§ TEXT EXCERPT
__________________________________________________

Adaptation to concept drifts. In this experiment we test whether temporal PageRank is adaptive to concept drifts. We start with a temporal network sampled from some static network \(G_s ^1=(V,E_s,w _1)\). After sampling m temporal edges \(E _1\), we change the weights of the static graph and sample another m temporal edges \(E _2\) from \(G_s ^2=(V,E_s,w _2)\). A final sequence of m edges \(E _3\) is sampled from \(G_s ^3=(V,E_s,w _3)\). We run our algorithm on the concatenated sequence \(E =\langle E _1,E _2,E _3\rangle \), without a priori personalization. On Figure 5 we report correlation with the corresponding ground-truth static PageRank. The transition probability \(\beta \) is set to 0.5. In all cases, temporal PageRank is able to adapt to the changing distribution quite fast. Note however, that the previous history is not completely eliminated and for each change of the distribution an increasing number of edges is required to reach a certain correlation level.

Random scans. In the last experiment, given a static graph \(G_s =(V,E_s,w)\) we generate a sequence of temporal \(E\) by scanning the edges \(E_s\) in random order several times. Figure 6 shows that as the number of scans increasing, our estimate for temporal PageRank converges to the static PageRank of the graph. We see that the correlation obtains high values even after a few (around 10) scans. This experiments suggests a very simple and efficient algorithm to compute the static PageRank of a graph, by running our algorithm on a small number of linear scans (randomly ordered) on the graph edges.

__________________________________________________

§ STUDY MATERIAL

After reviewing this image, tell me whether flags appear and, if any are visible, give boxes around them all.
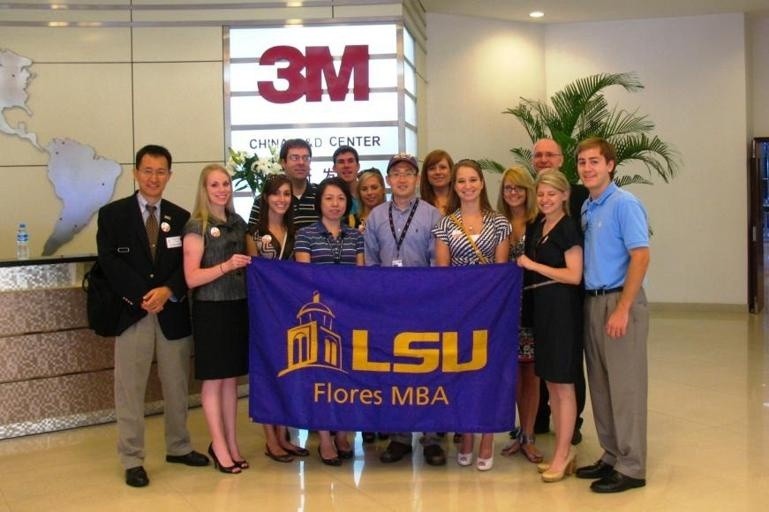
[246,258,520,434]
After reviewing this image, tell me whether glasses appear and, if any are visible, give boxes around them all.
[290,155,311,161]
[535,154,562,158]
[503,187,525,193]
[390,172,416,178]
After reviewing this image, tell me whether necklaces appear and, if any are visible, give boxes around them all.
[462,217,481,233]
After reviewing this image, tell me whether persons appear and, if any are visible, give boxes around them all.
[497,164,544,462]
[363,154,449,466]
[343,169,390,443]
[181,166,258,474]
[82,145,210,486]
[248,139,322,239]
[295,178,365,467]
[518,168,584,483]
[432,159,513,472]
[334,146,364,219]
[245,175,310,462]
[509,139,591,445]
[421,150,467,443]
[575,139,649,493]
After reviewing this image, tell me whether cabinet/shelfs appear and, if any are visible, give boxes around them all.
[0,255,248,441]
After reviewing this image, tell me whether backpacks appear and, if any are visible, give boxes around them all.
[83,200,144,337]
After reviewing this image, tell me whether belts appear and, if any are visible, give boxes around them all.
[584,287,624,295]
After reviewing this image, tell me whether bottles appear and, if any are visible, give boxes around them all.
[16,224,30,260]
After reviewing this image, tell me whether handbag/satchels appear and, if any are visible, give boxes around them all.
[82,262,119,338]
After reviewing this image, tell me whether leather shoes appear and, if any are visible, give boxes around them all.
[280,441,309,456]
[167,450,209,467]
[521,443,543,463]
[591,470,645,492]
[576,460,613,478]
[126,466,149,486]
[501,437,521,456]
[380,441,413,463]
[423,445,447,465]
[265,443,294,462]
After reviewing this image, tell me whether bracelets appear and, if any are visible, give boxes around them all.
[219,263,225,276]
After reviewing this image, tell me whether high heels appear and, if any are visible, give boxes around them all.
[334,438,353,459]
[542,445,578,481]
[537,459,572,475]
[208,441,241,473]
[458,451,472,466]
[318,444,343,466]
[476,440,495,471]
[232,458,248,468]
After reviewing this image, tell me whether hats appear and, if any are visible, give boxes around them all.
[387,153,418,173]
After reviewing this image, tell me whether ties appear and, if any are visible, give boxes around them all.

__________________________________________________

§ PROBLEM DETAILS
According to the temporal PageRank excerpt, after about how many random scans does the correlation reach high values?

§ ANSWER BELOW
After around 10 scans.